Give every line from the one containing "Give the closest-to-farthest ranking of" through the end of the records as a JSON list of strings, one string per line, with blank lines omitted.

Collection entries
⟨
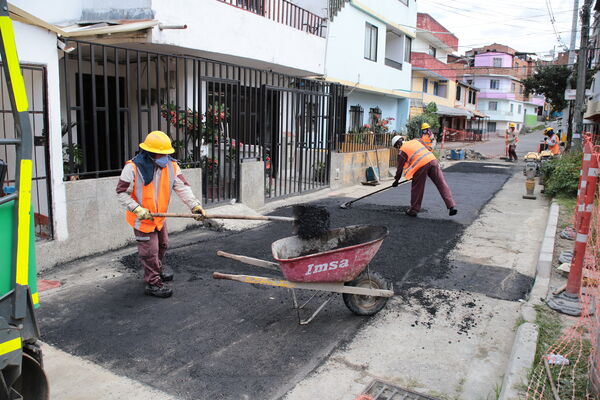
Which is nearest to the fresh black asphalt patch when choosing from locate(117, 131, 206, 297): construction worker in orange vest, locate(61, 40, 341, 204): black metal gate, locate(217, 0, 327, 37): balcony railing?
locate(117, 131, 206, 297): construction worker in orange vest

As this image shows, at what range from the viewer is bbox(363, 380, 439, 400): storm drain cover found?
3465 millimetres

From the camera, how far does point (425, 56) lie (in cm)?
3262

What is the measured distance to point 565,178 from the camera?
11445 mm

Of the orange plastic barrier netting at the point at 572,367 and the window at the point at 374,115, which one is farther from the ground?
the window at the point at 374,115

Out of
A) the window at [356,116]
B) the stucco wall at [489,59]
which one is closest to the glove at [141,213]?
the window at [356,116]

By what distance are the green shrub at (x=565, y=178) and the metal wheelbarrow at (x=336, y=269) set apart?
27.0 ft

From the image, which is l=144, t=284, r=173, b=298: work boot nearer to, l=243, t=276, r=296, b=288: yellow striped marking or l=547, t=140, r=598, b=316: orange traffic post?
l=243, t=276, r=296, b=288: yellow striped marking

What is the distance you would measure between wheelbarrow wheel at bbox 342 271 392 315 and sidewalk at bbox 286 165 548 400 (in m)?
0.13

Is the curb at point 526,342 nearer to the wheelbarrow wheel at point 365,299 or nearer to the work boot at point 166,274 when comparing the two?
the wheelbarrow wheel at point 365,299

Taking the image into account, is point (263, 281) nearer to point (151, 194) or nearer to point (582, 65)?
point (151, 194)

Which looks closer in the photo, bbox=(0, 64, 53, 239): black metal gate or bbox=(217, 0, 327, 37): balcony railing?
bbox=(0, 64, 53, 239): black metal gate

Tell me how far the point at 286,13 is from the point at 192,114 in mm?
5531

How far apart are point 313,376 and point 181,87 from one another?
754 cm

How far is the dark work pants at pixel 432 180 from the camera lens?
9.22 meters
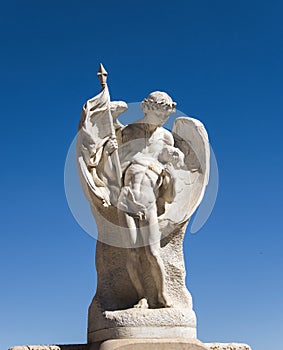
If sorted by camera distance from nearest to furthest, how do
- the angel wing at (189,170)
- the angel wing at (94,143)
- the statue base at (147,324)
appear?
the statue base at (147,324) → the angel wing at (94,143) → the angel wing at (189,170)

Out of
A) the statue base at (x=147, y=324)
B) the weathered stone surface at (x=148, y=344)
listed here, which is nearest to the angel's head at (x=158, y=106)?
the statue base at (x=147, y=324)

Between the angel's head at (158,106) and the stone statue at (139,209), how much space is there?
0.01 m

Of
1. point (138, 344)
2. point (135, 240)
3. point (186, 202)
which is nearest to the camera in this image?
point (138, 344)

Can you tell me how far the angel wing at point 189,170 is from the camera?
9500mm

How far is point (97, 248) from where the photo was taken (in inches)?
380

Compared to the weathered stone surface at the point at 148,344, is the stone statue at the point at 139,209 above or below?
above

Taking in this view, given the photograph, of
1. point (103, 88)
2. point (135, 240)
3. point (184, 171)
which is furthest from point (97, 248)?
point (103, 88)

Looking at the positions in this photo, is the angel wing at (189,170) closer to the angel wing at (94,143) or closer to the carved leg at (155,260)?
the carved leg at (155,260)

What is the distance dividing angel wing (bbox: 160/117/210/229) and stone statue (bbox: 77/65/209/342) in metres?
0.01

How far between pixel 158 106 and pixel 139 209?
1.51 m

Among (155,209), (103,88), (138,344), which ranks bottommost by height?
(138,344)

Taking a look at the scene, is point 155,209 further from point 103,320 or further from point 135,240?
point 103,320

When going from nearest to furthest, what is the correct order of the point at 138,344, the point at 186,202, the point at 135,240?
the point at 138,344 < the point at 135,240 < the point at 186,202

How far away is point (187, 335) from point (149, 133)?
2.80 metres
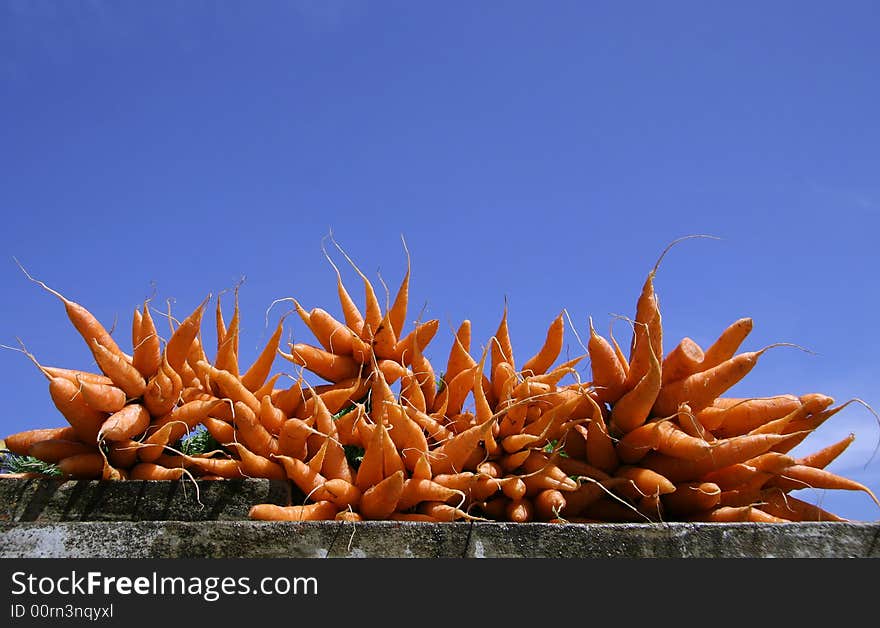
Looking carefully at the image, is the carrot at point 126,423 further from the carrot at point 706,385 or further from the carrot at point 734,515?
the carrot at point 734,515

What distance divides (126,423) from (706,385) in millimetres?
2787

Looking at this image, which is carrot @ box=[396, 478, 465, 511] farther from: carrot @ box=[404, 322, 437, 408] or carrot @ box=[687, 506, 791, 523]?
carrot @ box=[687, 506, 791, 523]

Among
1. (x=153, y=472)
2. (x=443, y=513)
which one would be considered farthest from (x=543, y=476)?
(x=153, y=472)

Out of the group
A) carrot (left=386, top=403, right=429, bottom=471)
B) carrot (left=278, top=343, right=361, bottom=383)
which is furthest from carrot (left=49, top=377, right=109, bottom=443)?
carrot (left=386, top=403, right=429, bottom=471)

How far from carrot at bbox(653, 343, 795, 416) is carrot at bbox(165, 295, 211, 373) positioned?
235 cm

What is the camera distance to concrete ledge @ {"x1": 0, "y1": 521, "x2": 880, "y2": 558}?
3309 millimetres

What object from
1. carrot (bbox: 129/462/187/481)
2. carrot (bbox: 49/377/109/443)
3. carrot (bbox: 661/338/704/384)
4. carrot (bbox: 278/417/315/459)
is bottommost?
carrot (bbox: 129/462/187/481)

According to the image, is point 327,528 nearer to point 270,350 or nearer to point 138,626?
point 138,626

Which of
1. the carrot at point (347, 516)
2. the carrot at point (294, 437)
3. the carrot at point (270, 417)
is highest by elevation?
the carrot at point (270, 417)

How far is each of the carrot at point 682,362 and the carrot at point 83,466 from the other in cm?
281

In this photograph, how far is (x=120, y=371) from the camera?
3.98 meters

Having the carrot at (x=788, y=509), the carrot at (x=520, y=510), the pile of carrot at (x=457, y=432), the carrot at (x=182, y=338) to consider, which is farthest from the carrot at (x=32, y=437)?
the carrot at (x=788, y=509)

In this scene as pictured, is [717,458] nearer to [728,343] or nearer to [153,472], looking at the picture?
[728,343]

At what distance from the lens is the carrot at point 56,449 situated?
4023 mm
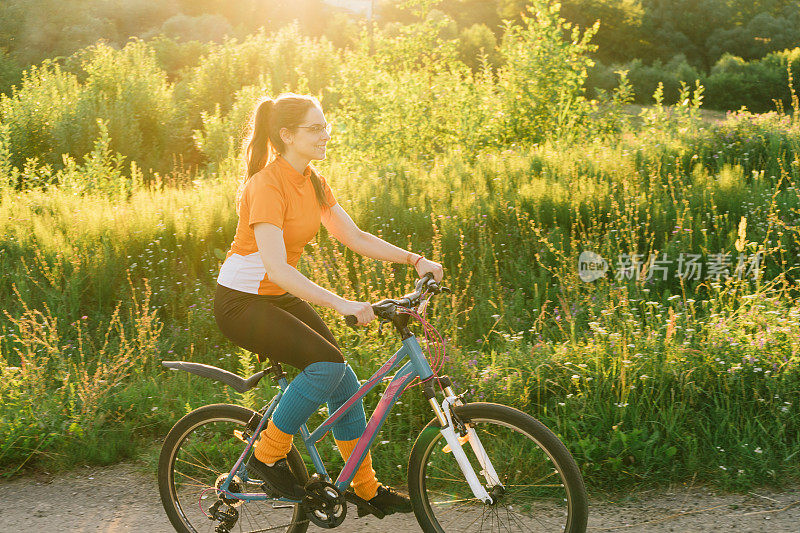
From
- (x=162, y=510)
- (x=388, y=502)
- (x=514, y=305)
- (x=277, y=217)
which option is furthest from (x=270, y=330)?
(x=514, y=305)

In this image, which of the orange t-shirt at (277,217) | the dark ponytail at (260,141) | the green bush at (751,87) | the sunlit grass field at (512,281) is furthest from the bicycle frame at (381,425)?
the green bush at (751,87)

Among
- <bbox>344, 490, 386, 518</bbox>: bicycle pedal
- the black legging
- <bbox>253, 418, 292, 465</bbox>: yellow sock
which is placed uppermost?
the black legging

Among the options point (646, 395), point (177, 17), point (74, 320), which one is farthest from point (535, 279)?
point (177, 17)

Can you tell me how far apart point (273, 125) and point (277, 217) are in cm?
51

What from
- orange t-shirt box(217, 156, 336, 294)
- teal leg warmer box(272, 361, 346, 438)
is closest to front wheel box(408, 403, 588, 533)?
teal leg warmer box(272, 361, 346, 438)

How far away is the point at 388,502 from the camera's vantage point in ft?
11.3

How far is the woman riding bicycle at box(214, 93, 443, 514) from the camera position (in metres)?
3.21

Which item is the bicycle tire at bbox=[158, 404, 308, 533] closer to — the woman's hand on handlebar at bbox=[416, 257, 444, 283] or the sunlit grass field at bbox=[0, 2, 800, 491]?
the sunlit grass field at bbox=[0, 2, 800, 491]

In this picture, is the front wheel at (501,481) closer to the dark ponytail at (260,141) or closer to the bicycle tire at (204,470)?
the bicycle tire at (204,470)

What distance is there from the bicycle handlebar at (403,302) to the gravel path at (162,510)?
1428mm

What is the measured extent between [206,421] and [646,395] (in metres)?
2.70

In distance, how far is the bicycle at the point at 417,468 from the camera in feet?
10.1

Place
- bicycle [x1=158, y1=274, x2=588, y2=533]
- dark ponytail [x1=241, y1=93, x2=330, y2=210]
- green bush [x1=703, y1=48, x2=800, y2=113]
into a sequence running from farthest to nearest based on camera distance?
green bush [x1=703, y1=48, x2=800, y2=113], dark ponytail [x1=241, y1=93, x2=330, y2=210], bicycle [x1=158, y1=274, x2=588, y2=533]

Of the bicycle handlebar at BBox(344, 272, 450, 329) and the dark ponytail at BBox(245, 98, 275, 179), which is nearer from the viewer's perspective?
the bicycle handlebar at BBox(344, 272, 450, 329)
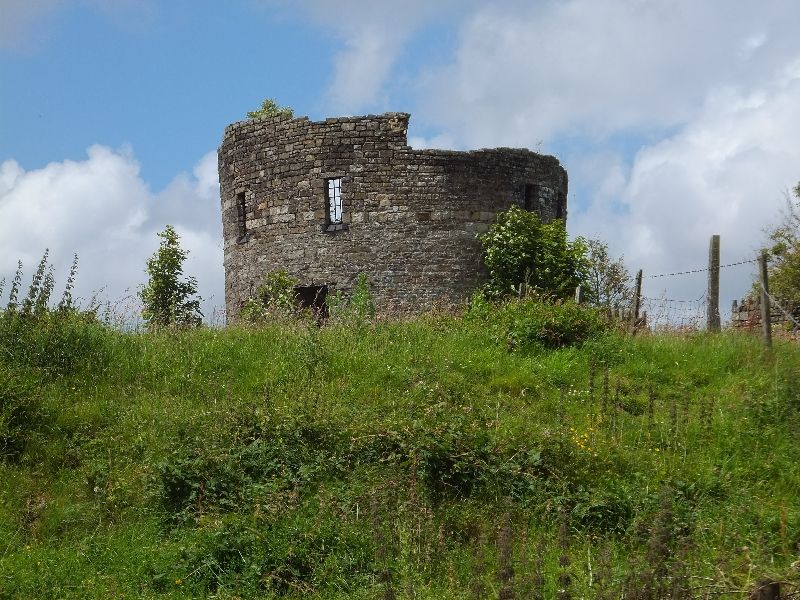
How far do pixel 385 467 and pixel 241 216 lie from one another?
12965 mm

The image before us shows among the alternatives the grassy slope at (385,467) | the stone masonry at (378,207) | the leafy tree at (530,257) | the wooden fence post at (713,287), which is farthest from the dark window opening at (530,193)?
the grassy slope at (385,467)

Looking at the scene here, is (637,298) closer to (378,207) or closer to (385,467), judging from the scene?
(378,207)

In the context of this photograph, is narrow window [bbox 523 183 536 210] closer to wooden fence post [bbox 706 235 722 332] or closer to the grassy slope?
wooden fence post [bbox 706 235 722 332]

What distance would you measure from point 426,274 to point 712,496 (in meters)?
11.0

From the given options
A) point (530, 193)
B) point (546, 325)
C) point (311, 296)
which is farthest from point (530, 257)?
point (546, 325)

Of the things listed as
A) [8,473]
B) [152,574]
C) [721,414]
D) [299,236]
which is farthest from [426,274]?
[152,574]

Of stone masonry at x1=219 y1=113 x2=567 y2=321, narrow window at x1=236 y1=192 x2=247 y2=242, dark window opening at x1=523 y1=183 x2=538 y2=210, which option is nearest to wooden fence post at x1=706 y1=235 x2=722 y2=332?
stone masonry at x1=219 y1=113 x2=567 y2=321

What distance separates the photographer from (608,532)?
326 inches

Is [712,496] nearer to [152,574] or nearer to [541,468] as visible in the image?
[541,468]

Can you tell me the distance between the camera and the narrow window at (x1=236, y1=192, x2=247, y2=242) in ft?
68.9

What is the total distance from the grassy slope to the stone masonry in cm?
630

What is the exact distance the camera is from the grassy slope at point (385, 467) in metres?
7.50

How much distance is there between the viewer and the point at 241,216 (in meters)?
21.1

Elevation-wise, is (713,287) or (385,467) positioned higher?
(713,287)
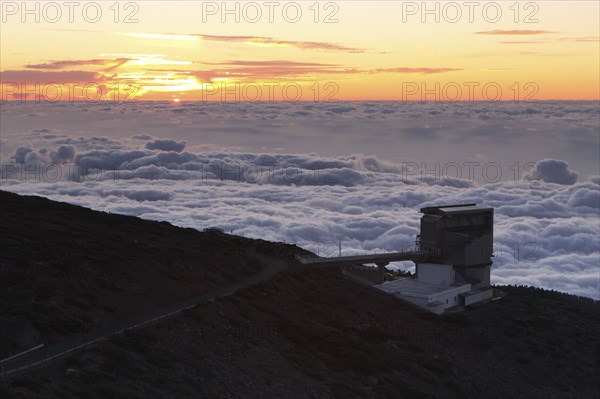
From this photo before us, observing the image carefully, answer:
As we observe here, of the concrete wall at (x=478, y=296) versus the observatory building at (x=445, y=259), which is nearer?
the observatory building at (x=445, y=259)

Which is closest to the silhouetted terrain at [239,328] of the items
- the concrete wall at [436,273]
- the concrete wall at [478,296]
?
the concrete wall at [478,296]

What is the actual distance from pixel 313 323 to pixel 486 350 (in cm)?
1603

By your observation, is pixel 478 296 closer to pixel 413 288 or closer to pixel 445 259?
pixel 445 259

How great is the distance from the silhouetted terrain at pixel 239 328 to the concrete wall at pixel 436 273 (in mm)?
3375

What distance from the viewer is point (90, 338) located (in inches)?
1603

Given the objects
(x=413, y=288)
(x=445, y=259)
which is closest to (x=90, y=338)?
(x=413, y=288)

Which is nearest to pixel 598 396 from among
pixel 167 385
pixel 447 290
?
pixel 447 290

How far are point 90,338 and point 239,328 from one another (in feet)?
34.7

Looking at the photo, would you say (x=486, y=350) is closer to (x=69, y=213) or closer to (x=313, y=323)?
(x=313, y=323)

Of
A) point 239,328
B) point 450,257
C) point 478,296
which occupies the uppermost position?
point 450,257

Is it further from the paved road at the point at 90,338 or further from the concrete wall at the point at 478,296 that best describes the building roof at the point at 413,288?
the paved road at the point at 90,338

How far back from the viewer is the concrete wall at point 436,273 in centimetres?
7169

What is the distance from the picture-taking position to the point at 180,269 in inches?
2351

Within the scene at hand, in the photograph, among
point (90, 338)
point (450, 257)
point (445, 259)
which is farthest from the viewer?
point (450, 257)
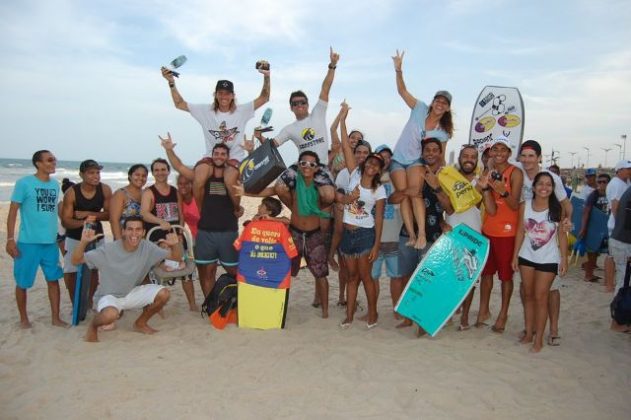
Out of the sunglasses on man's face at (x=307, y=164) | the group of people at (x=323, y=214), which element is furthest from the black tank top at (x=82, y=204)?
the sunglasses on man's face at (x=307, y=164)

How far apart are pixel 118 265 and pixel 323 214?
2.21 m

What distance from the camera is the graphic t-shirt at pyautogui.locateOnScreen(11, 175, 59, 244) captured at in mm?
5129

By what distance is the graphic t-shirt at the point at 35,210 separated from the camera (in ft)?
16.8

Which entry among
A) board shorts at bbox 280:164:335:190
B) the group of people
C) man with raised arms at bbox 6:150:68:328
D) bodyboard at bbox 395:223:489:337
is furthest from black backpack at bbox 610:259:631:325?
man with raised arms at bbox 6:150:68:328

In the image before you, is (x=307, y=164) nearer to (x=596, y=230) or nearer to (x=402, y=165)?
(x=402, y=165)

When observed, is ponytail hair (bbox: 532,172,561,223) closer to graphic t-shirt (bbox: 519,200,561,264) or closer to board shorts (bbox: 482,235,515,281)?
graphic t-shirt (bbox: 519,200,561,264)

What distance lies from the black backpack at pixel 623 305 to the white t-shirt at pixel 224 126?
4.45m

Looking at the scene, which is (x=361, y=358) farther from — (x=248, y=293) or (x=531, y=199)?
(x=531, y=199)

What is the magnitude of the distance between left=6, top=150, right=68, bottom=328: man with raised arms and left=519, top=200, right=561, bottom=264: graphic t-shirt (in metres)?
4.96

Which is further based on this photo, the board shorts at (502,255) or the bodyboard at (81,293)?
the bodyboard at (81,293)

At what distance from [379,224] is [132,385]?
2.81 meters

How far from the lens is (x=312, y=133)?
228 inches

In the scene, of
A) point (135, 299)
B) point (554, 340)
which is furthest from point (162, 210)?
point (554, 340)

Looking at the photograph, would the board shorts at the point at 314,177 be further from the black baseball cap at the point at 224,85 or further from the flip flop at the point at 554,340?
the flip flop at the point at 554,340
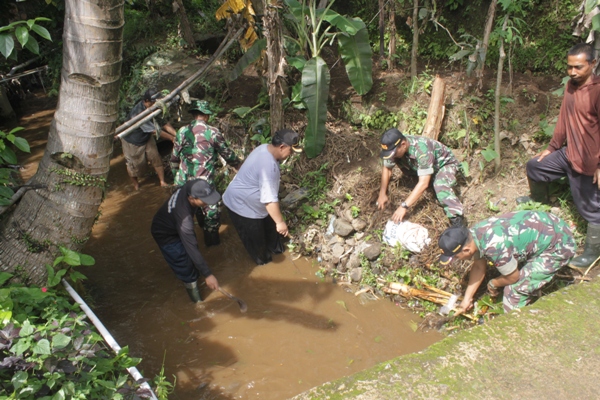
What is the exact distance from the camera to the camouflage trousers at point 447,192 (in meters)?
4.44

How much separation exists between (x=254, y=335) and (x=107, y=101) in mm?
2522

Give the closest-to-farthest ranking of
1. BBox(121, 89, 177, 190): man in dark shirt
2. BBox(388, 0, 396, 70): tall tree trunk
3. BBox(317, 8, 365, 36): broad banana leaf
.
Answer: BBox(317, 8, 365, 36): broad banana leaf → BBox(121, 89, 177, 190): man in dark shirt → BBox(388, 0, 396, 70): tall tree trunk

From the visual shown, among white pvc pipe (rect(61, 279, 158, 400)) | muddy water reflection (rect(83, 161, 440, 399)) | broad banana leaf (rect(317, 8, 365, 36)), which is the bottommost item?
muddy water reflection (rect(83, 161, 440, 399))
⟩
→ Solution to the exercise
[
  "Give the closest-to-farthest ranking of",
  "1. BBox(121, 89, 177, 190): man in dark shirt",
  "2. BBox(388, 0, 396, 70): tall tree trunk",
  "3. BBox(317, 8, 365, 36): broad banana leaf",
  ".",
  "Answer: BBox(317, 8, 365, 36): broad banana leaf → BBox(121, 89, 177, 190): man in dark shirt → BBox(388, 0, 396, 70): tall tree trunk",
  "From the visual shown, among white pvc pipe (rect(61, 279, 158, 400)) | muddy water reflection (rect(83, 161, 440, 399)) | broad banana leaf (rect(317, 8, 365, 36)), which is the bottommost item?",
  "muddy water reflection (rect(83, 161, 440, 399))"
]